PREP TIME: 10 mins. COOK TIME: 30-50 mins. SERVINGS: 4-6

This artichoke pasta dish is a fresh spin on the traditional, and takes just 10 minutes to make and can be ready in less than half an hour



UKF Brie Faumage x 2

AP Four Herb or Basil Pesto

1 packet of Penne or Lasagne

Bechamel Sauce (See recipe under SAUCES)

Dozen marinated Artichoke Hearts, quartered

2 cups Baby Spinach

Salt and Ground Black pepper

Handful Fresh Basil, torn and divided


1. Preheat oven to 175 C.

2. Bring a pot of water to a boil and salt generously.

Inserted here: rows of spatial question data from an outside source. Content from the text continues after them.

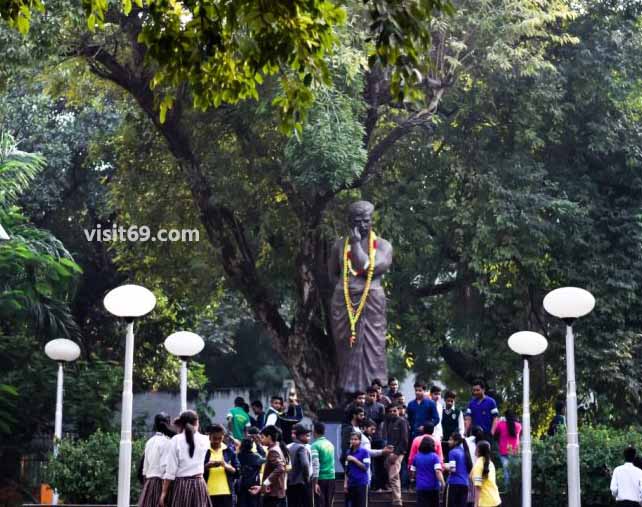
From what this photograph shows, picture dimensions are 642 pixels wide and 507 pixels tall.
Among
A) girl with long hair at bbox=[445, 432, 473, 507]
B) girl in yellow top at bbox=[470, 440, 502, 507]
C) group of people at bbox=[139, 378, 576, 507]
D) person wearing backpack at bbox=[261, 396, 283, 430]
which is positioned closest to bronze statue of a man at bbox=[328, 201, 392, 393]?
group of people at bbox=[139, 378, 576, 507]

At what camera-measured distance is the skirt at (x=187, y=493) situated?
13.8 meters

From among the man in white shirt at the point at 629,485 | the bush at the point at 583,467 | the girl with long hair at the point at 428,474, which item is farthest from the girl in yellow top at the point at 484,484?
the bush at the point at 583,467

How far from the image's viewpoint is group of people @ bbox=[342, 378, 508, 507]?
15.9m

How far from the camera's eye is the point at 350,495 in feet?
53.7

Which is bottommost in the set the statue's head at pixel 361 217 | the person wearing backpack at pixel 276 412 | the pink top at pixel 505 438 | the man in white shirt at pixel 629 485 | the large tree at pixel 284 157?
the man in white shirt at pixel 629 485

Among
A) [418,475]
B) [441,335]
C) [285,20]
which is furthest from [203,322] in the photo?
[285,20]

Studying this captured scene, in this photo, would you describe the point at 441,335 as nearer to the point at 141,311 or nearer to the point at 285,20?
the point at 141,311

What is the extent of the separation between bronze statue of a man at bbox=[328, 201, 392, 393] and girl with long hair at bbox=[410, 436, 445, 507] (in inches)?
203

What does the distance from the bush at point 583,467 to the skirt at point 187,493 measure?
6.41m

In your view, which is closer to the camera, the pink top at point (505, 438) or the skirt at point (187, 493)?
the skirt at point (187, 493)

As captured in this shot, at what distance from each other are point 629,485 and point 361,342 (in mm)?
6703

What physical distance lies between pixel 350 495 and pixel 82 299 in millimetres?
17533

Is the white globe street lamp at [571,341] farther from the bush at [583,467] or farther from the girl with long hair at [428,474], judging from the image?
the bush at [583,467]

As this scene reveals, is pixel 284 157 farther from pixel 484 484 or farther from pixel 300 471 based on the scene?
pixel 484 484
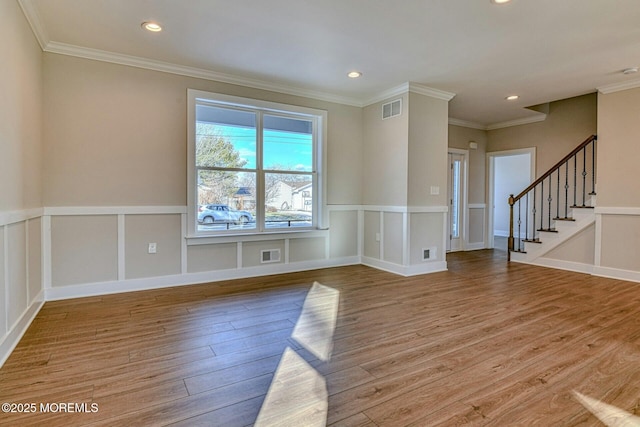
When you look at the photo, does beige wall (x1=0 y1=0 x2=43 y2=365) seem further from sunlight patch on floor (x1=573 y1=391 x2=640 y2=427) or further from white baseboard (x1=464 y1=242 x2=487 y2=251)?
white baseboard (x1=464 y1=242 x2=487 y2=251)

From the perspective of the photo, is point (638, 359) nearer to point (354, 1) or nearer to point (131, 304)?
point (354, 1)

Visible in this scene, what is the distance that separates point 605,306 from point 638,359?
55.3 inches

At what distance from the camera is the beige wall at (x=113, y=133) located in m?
3.57

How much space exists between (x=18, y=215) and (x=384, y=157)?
430 cm

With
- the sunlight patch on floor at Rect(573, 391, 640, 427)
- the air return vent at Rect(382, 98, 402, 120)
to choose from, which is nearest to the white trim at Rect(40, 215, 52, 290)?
the air return vent at Rect(382, 98, 402, 120)

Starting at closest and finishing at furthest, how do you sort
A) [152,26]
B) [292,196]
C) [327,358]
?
[327,358] → [152,26] → [292,196]

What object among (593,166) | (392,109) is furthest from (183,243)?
(593,166)

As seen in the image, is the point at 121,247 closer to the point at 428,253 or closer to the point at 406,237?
the point at 406,237

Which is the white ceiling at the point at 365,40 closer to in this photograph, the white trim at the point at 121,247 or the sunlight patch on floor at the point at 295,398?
the white trim at the point at 121,247

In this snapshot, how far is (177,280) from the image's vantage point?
13.8 feet

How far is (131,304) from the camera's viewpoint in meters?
3.48

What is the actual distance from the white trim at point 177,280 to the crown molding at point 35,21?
8.25ft

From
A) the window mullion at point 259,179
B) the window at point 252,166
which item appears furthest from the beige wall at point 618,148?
the window mullion at point 259,179

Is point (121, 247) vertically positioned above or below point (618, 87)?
below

Cook the pasta al dente, according to the package instructions, drain and set aside.

3. Heat bechamel sauce in large saucepan, and stir in a few basil leaves, artichokes, and cooked pasta. Add salt and pepper, to taste. Turn off the heat and stir in the spinach.

(If making lasagne, layer sauce and vegetables with cheese in a large casserole dish and cook according to instructions or 30-40 mins. For penne, simply cook pasta and stir in the bechamel mixture to coat and serve.)

4. Lightly oil a large casserole dish and add the pasta mixture to the dish. Add cheese and some more basil leaves in layers and top. Bake until the cheese is browned and bubbling, for 20 - 30 minutes.

5. Serve with a green salad and/or pesto on side for garnish.